* **Exercise aim**: Recast every line of the records below as a numbered list, leaving out the blank lines.

Items stored from a collection:

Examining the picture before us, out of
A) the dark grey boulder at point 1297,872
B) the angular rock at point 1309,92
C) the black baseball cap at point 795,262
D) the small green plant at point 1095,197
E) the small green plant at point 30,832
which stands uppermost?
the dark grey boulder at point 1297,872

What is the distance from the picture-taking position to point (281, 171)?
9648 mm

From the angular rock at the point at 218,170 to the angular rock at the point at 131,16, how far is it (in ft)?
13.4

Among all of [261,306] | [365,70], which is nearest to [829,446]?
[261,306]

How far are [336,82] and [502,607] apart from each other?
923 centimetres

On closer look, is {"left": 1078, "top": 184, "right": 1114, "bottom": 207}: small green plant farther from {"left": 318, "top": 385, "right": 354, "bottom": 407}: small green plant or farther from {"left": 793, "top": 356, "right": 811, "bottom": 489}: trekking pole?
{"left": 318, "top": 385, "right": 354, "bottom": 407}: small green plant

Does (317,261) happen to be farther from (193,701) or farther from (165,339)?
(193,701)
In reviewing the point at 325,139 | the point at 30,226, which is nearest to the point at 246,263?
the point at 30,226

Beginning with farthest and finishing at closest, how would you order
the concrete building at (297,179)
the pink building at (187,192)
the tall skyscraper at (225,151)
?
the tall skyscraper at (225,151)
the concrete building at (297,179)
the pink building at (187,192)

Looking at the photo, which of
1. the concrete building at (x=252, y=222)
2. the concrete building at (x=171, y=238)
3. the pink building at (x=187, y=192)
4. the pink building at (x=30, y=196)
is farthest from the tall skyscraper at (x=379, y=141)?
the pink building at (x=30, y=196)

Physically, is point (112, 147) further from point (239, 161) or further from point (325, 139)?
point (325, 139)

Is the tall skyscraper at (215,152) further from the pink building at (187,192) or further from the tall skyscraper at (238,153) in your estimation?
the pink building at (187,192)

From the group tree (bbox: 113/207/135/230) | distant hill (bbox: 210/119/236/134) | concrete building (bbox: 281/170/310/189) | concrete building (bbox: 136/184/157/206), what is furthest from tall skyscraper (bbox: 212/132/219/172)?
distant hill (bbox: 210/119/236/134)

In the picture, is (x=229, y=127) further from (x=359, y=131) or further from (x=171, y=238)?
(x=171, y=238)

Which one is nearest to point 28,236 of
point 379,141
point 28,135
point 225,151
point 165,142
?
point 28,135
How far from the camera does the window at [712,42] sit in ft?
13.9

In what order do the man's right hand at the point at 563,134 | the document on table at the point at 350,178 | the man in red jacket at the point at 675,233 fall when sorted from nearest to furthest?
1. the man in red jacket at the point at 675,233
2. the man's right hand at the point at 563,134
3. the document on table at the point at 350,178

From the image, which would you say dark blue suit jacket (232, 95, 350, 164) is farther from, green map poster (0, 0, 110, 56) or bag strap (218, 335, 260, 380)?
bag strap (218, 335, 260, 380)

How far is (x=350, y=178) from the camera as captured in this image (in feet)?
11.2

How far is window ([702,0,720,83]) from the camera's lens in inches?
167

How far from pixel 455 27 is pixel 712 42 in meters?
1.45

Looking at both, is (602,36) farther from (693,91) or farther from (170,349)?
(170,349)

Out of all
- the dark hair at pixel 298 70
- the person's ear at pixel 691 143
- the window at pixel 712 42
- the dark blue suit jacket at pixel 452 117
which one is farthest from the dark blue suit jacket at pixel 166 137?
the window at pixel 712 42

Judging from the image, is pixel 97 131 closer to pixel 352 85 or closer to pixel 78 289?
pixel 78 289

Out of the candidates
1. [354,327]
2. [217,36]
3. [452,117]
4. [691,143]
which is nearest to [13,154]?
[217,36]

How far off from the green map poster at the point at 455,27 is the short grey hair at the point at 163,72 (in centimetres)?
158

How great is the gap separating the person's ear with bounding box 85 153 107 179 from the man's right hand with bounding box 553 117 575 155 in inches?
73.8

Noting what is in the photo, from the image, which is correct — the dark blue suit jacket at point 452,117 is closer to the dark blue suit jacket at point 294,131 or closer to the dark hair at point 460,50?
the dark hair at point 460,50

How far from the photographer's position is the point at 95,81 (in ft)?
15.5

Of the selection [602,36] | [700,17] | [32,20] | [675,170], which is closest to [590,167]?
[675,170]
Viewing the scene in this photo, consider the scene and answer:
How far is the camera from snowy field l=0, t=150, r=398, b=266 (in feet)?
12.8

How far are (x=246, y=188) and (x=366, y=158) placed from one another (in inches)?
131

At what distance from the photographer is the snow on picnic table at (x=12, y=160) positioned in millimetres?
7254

* **Answer**:
1. Examining the picture before us, out of
2. A) the dark grey boulder at point 1297,872
3. B) the angular rock at point 1309,92
4. C) the black baseball cap at point 795,262
5. D) the small green plant at point 1095,197
6. E) the small green plant at point 30,832
7. which stands uppermost?
8. the dark grey boulder at point 1297,872
9. What is the distance from the picture-taking position to point (281, 171)?
10. 9648 mm
11. From the angular rock at the point at 218,170 to the angular rock at the point at 131,16, how far is it (in ft)?
12. 13.4
13. Among all of [261,306] | [365,70], which is nearest to [829,446]?
14. [261,306]
15. How far are [336,82] and [502,607] apart from each other?
16. 923 centimetres
17. On closer look, is {"left": 1078, "top": 184, "right": 1114, "bottom": 207}: small green plant farther from {"left": 318, "top": 385, "right": 354, "bottom": 407}: small green plant or farther from {"left": 793, "top": 356, "right": 811, "bottom": 489}: trekking pole?
18. {"left": 318, "top": 385, "right": 354, "bottom": 407}: small green plant
19. Does (317,261) happen to be farther from (193,701) or farther from (165,339)?
20. (193,701)
21. In reviewing the point at 325,139 | the point at 30,226, which is nearest to the point at 246,263?
22. the point at 30,226
23. Beginning with farthest and finishing at closest, how would you order
24. the concrete building at (297,179)
25. the pink building at (187,192)
26. the tall skyscraper at (225,151)
27. ?
28. the tall skyscraper at (225,151)
29. the concrete building at (297,179)
30. the pink building at (187,192)
31. Looking at the photo, which of
32. 1. the concrete building at (x=252, y=222)
33. 2. the concrete building at (x=171, y=238)
34. 3. the pink building at (x=187, y=192)
35. 4. the pink building at (x=30, y=196)
36. is farthest from the tall skyscraper at (x=379, y=141)?
37. the pink building at (x=30, y=196)
38. Physically, is point (112, 147) further from point (239, 161) or further from point (325, 139)?
39. point (325, 139)
40. Is the tall skyscraper at (215,152) further from the pink building at (187,192) or further from the tall skyscraper at (238,153) in your estimation?
41. the pink building at (187,192)
42. From the group tree (bbox: 113/207/135/230) | distant hill (bbox: 210/119/236/134) | concrete building (bbox: 281/170/310/189) | concrete building (bbox: 136/184/157/206), what is furthest from tall skyscraper (bbox: 212/132/219/172)?
43. distant hill (bbox: 210/119/236/134)
44. In the picture, is (x=229, y=127) further from (x=359, y=131) or further from (x=171, y=238)?
45. (x=171, y=238)
46. Which one is nearest to point 28,236 of
47. point 379,141
48. point 28,135
49. point 225,151
50. point 165,142
51. ?
52. point 28,135
53. How far from the camera does the window at [712,42] sit in ft?
54. 13.9
55. In what order do the man's right hand at the point at 563,134 | the document on table at the point at 350,178 | the man in red jacket at the point at 675,233 fall when sorted from nearest to furthest?
56. 1. the man in red jacket at the point at 675,233
57. 2. the man's right hand at the point at 563,134
58. 3. the document on table at the point at 350,178
59. From the image, which would you say dark blue suit jacket (232, 95, 350, 164) is farther from, green map poster (0, 0, 110, 56) or bag strap (218, 335, 260, 380)?
60. bag strap (218, 335, 260, 380)
61. How far is (x=350, y=178) from the camera as captured in this image (in feet)?
62. 11.2
63. How far is window ([702,0,720,83]) from the camera's lens in inches?
64. 167
65. How far from pixel 455 27 is pixel 712 42 in meters?
66. 1.45
67. Looking at both, is (602,36) farther from (693,91) or farther from (170,349)?
68. (170,349)
69. Out of all
70. - the dark hair at pixel 298 70
71. - the person's ear at pixel 691 143
72. - the window at pixel 712 42
73. - the dark blue suit jacket at pixel 452 117
74. which one is farthest from the dark blue suit jacket at pixel 166 137?
75. the window at pixel 712 42
76. Judging from the image, is pixel 97 131 closer to pixel 352 85 or closer to pixel 78 289?
77. pixel 78 289
78. Out of the candidates
79. 1. [354,327]
80. 2. [217,36]
81. 3. [452,117]
82. 4. [691,143]
83. which is nearest to [13,154]?
84. [217,36]
85. How far off from the green map poster at the point at 455,27 is the short grey hair at the point at 163,72 (in centimetres)?
86. 158
87. How great is the gap separating the person's ear with bounding box 85 153 107 179 from the man's right hand with bounding box 553 117 575 155 in inches?
88. 73.8
89. Noting what is in the photo, from the image, which is correct — the dark blue suit jacket at point 452,117 is closer to the dark blue suit jacket at point 294,131 or closer to the dark hair at point 460,50?
90. the dark hair at point 460,50
91. How far from the photographer's position is the point at 95,81 (in ft)?
92. 15.5
93. Of the selection [602,36] | [700,17] | [32,20] | [675,170], which is closest to [590,167]?
94. [675,170]
95. Viewing the scene in this photo, consider the scene and answer:
96. How far is the camera from snowy field l=0, t=150, r=398, b=266 (in feet)?
97. 12.8
98. How far are (x=246, y=188) and (x=366, y=158) placed from one another (in inches)?
99. 131
100. At what distance from the photographer is the snow on picnic table at (x=12, y=160) positioned in millimetres?
101. 7254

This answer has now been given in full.